▶ _Task to complete_
Leaving out all pictures, repeat exactly the lines from the one that holds "Different mixing schemes" to the last line of the entries below.

++++++

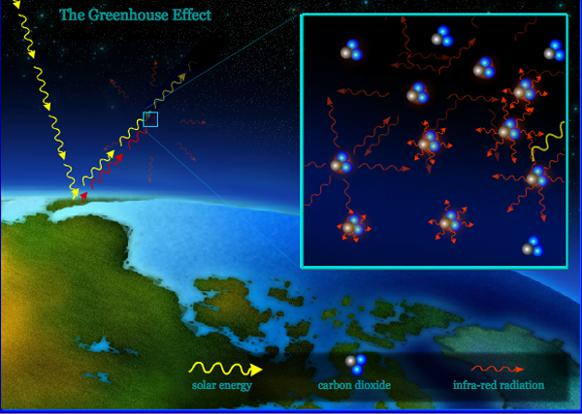 582px version of Greenhouse effect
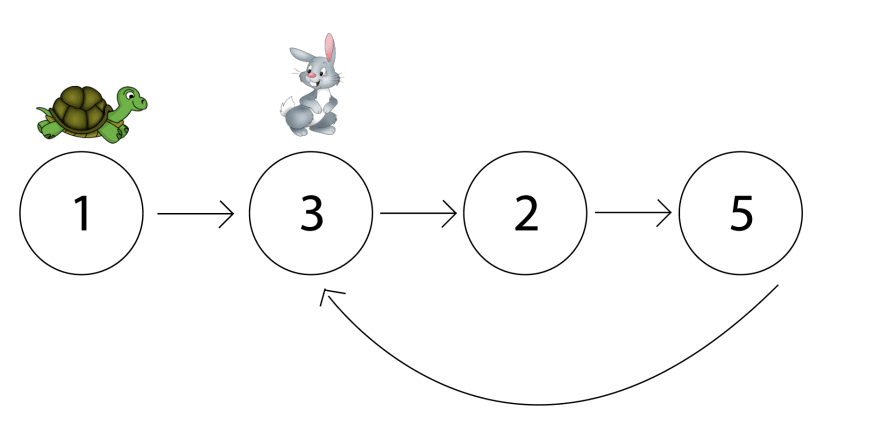 Linked list with a cycle. Linked list is [1, 3, 2, 5], and after 5 the arrow points back to 3. Clipart of a tortoise on the first node, 1, and a hare on the second node, 3.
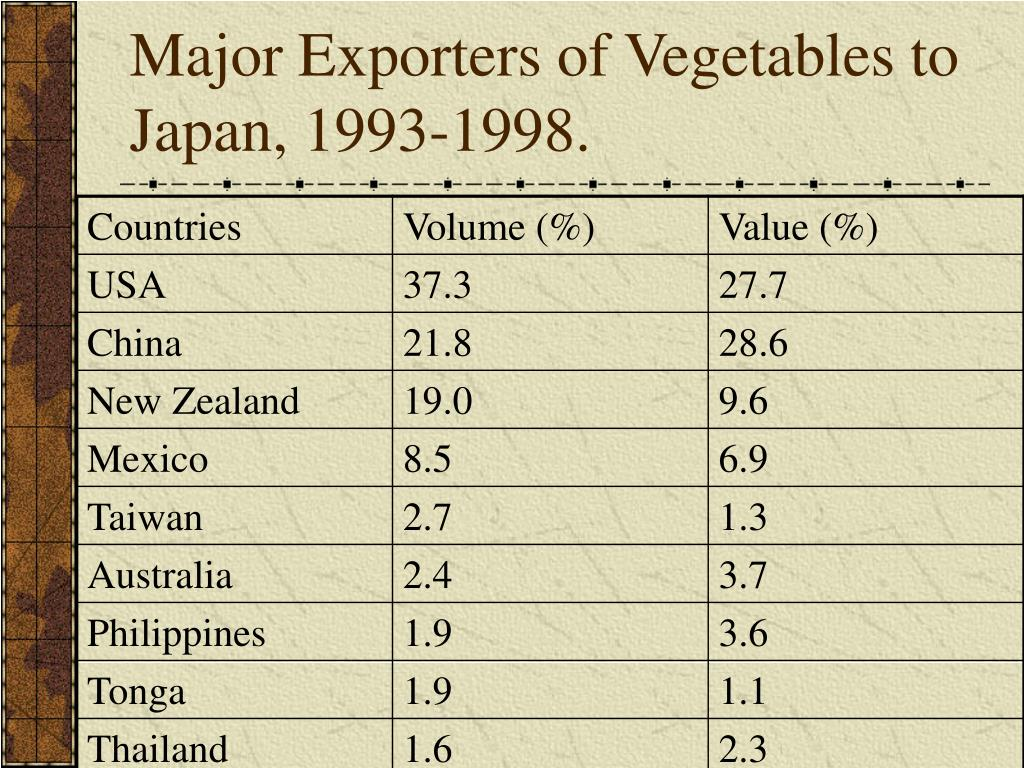 Major Exporters of Vegetables to Japan, 1993-1998.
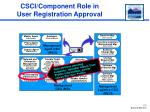 csci component role in user registration approval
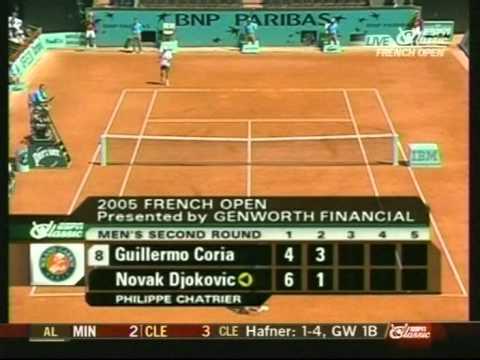 Djokovic v Coria (2005 Roland Garros) part 2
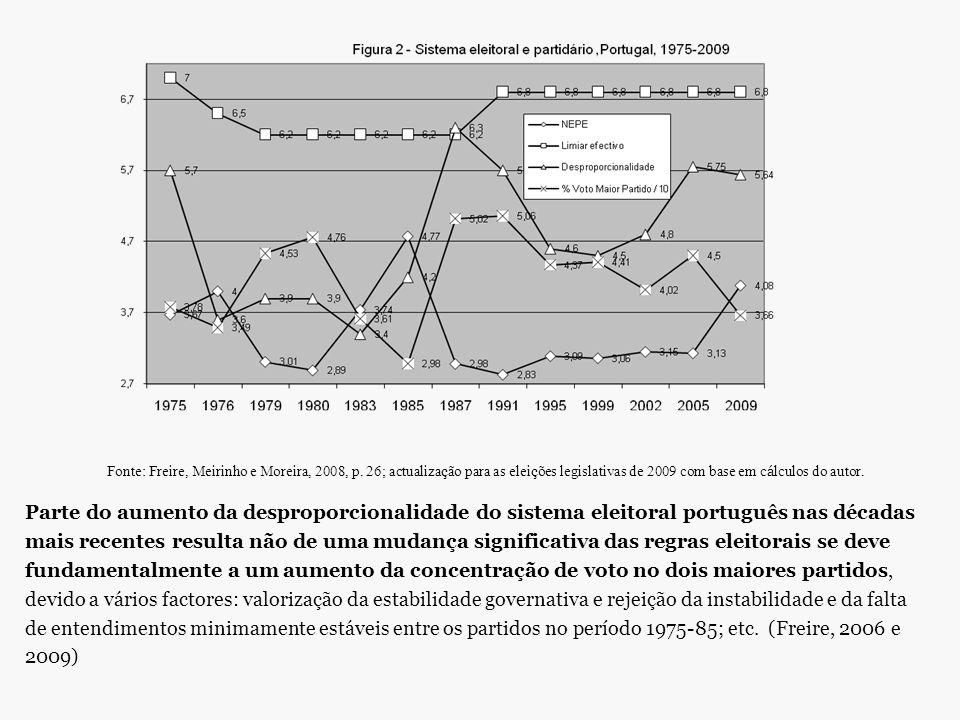 Fonte: Freire, Meirinho e Moreira, 2008, p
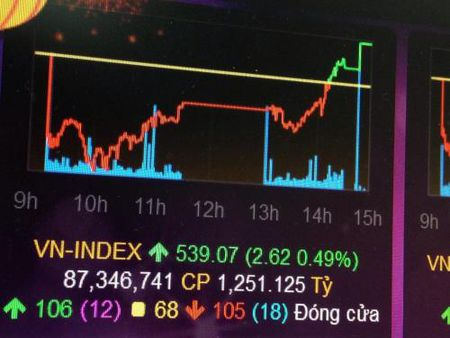 Nhieu bluechip tang diem, VN-Index gan cham nguong 540 diem - Anh 1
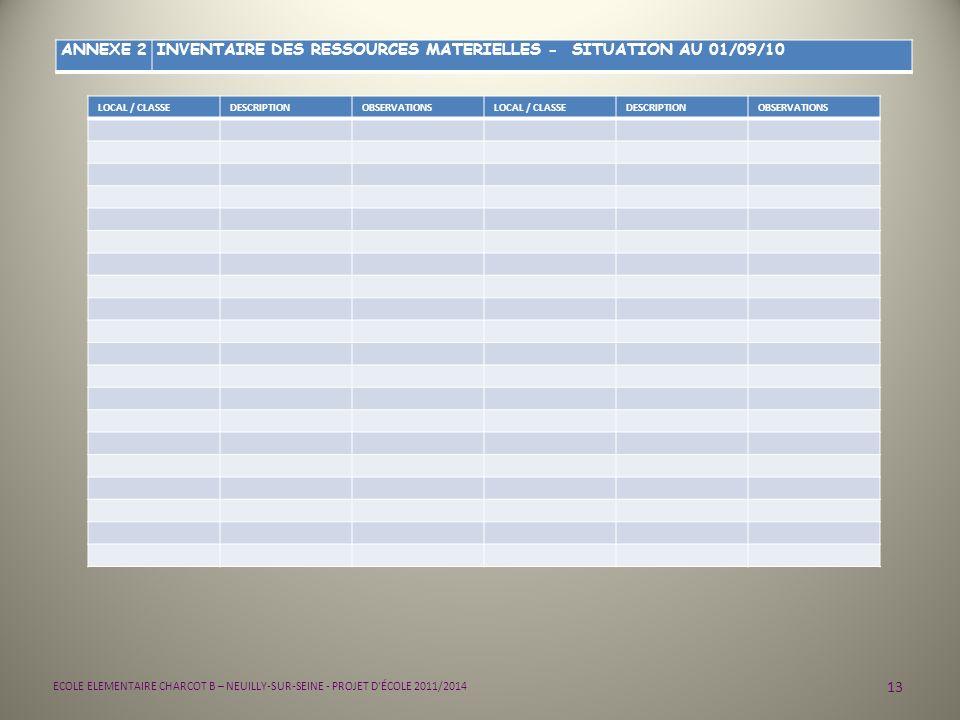 13 ECOLE ELEMENTAIRE CHARCOT B – NEUILLY-SUR-SEINE - PROJET D'ÉCOLE 2011/2014 ANNEXE 2INVENTAIRE DES RESSOURCES MATERIELLES - SITUATION AU 01/09/10 LO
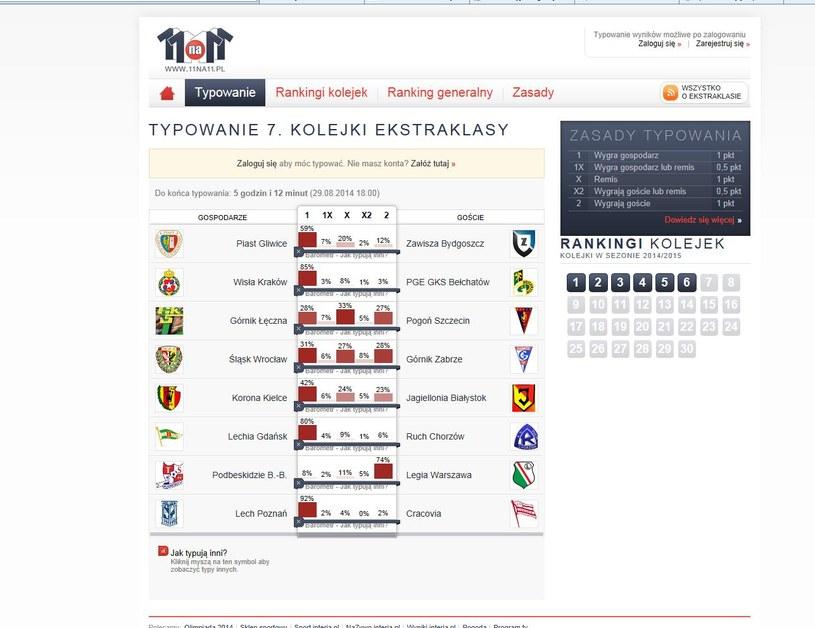 Tak typują mecze 7. kolejki Ekstraklasy użytkownicy serwisu 11na11.pl /INTERIA.PL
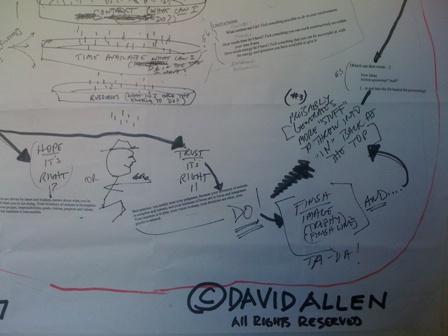 New Gtd Workflow Diagram Getting Things Done
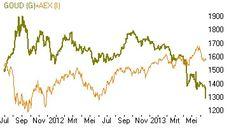 #Goud is minder interessant dan aandelen. Goud is vanaf de top inmiddels ruim 30% gedaald...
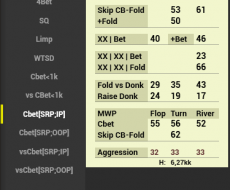 Cbet [SRP;IP]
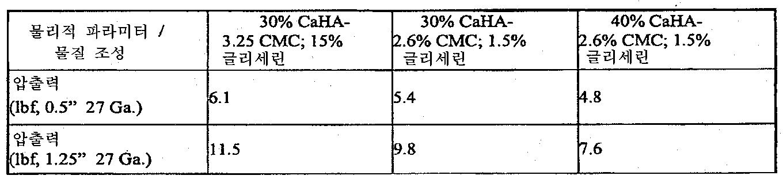 Figure 112014125807406-pat00001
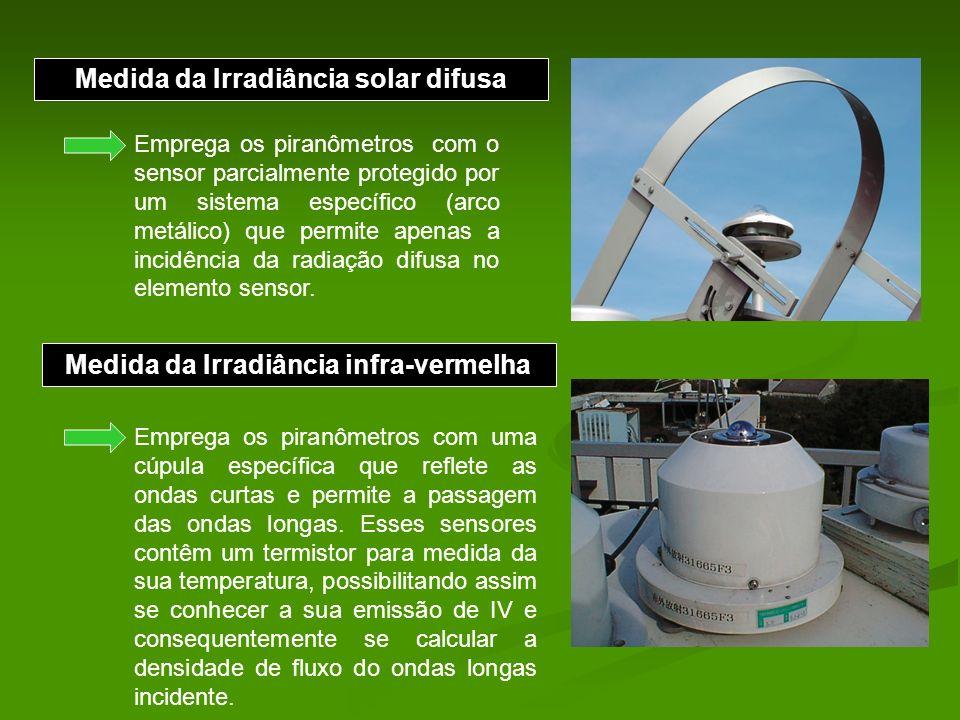 Medida da Irradiância solar difusa Emprega os piranômetros com o sensor parcialmente protegido por um sistema específico (arco metálico) que permite a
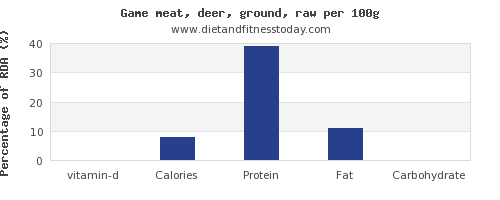 vitamin d and nutrition facts in deer per 100g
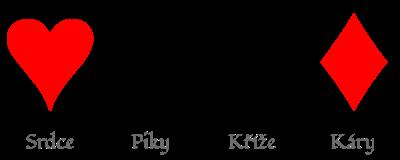 Poker - pravidla a průběh hry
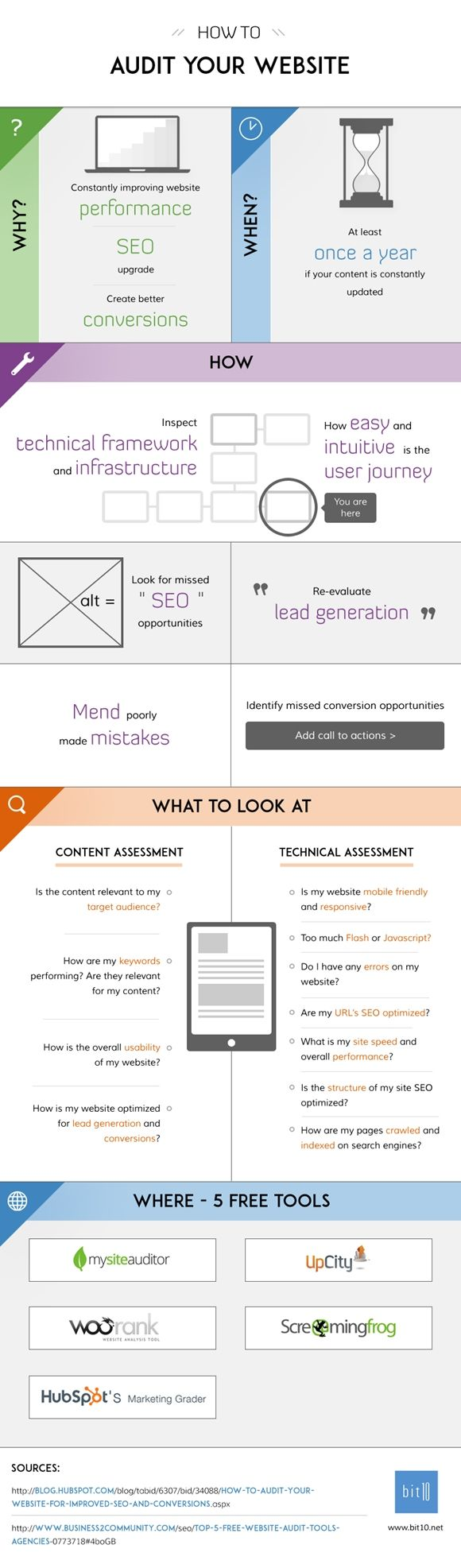 how to audit your website #infografia #infographic #marketing vía: bit10.net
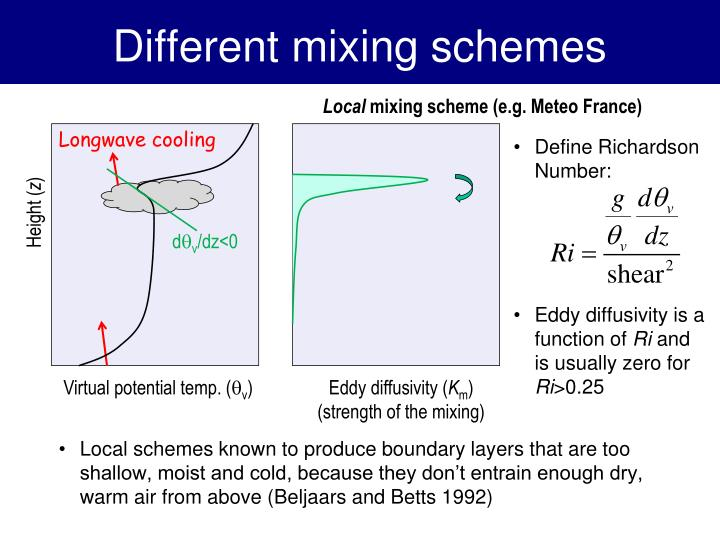 Different mixing schemes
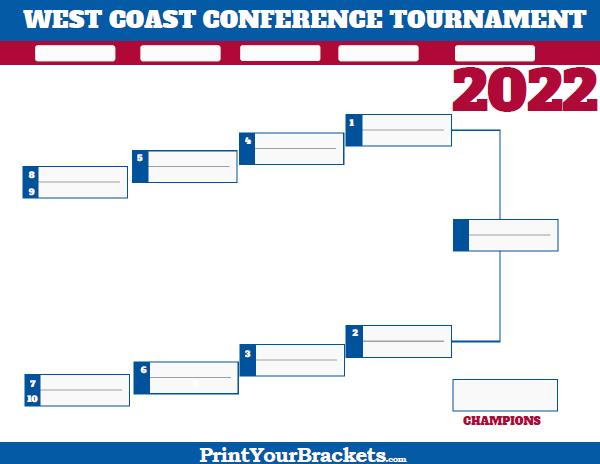 West Coast Conference Tournament Bracket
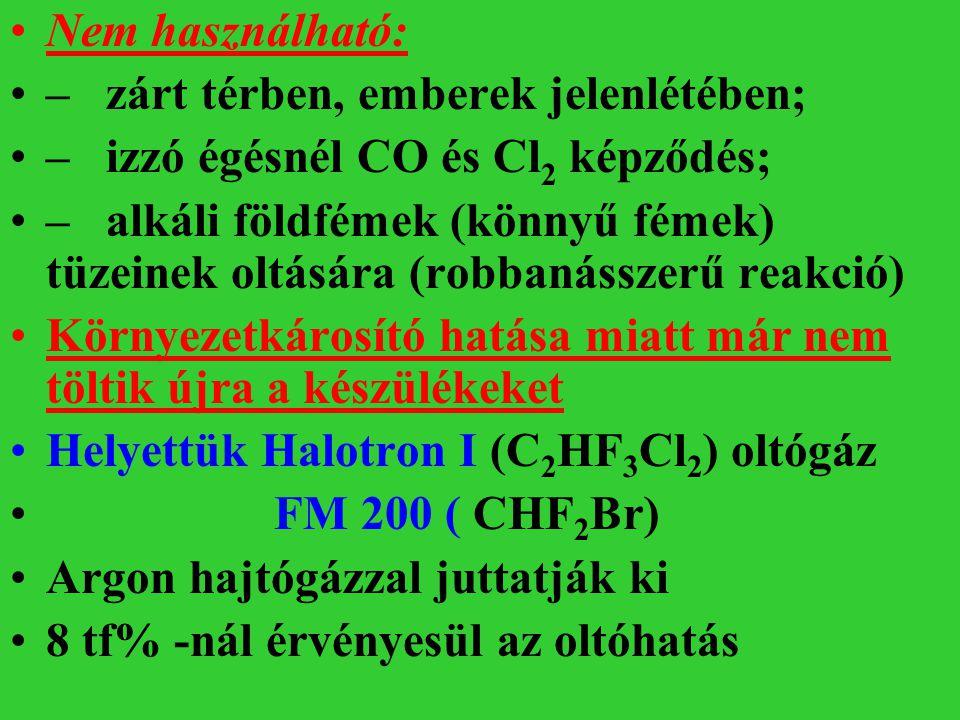 Nem használható: –zárt térben, emberek jelenlétében; –izzó égésnél CO és Cl 2 képződés; –alkáli földfémek (könnyű fémek) tüzeinek oltására (robbanássz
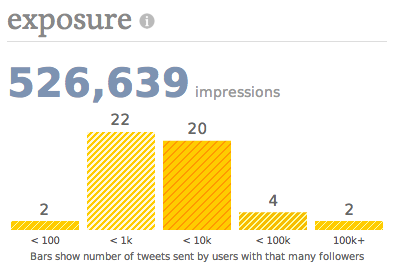 New exposure graph shows how many tweets were sent from users with how many followers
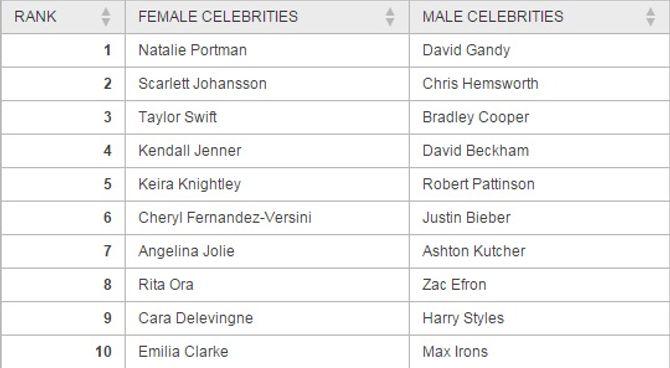 Top 10 des plus belles célébrités selon les Britanniques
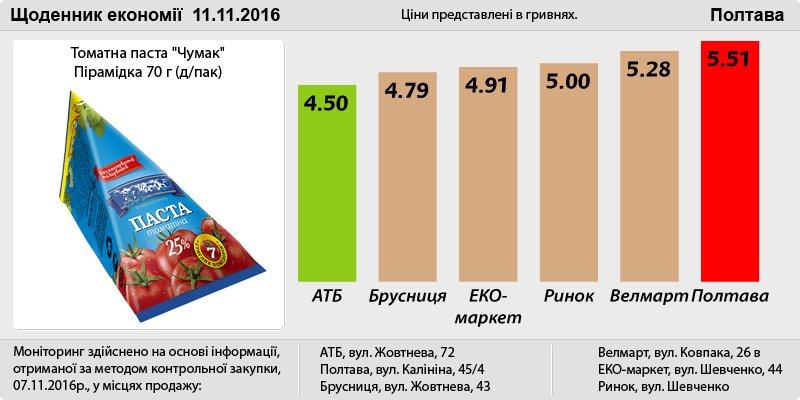 Poltava_11_11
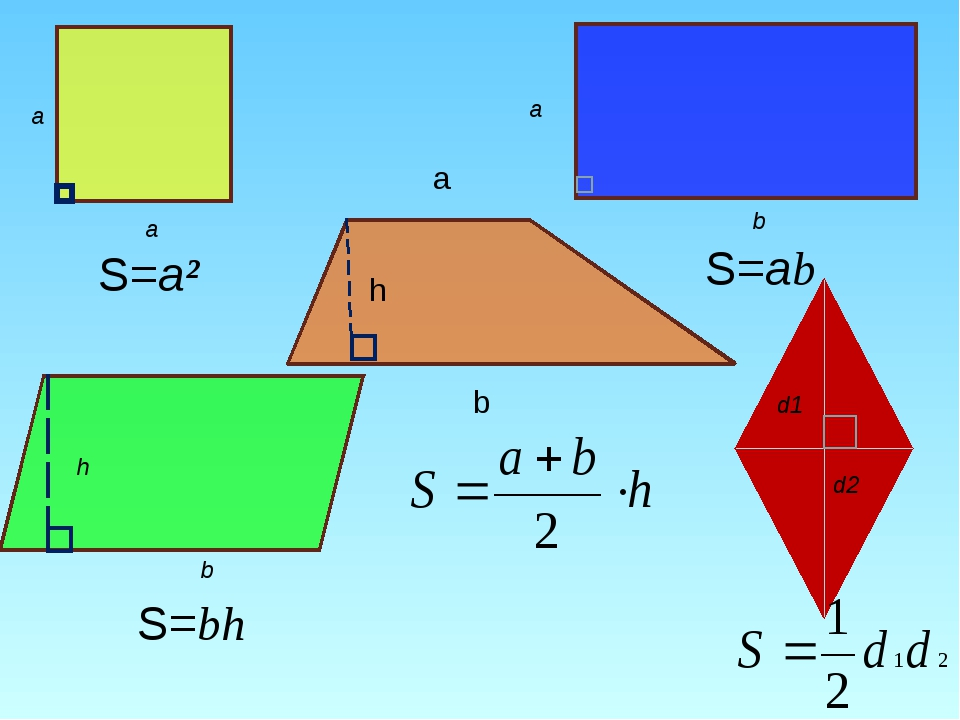 а а а b h b S=a² S=ab S=bh d2 d1 a b h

++++++

▶ _Reply to the exercise_
 Different mixing schemes
 West Coast Conference Tournament Bracket
 Nem használható: –zárt térben, emberek jelenlétében; –izzó égésnél CO és Cl 2 képződés; –alkáli földfémek (könnyű fémek) tüzeinek oltására (robbanássz
 New exposure graph shows how many tweets were sent from users with how many followers
 Top 10 des plus belles célébrités selon les Britanniques
 Poltava_11_11
 а а а b h b S=a² S=ab S=bh d2 d1 a b h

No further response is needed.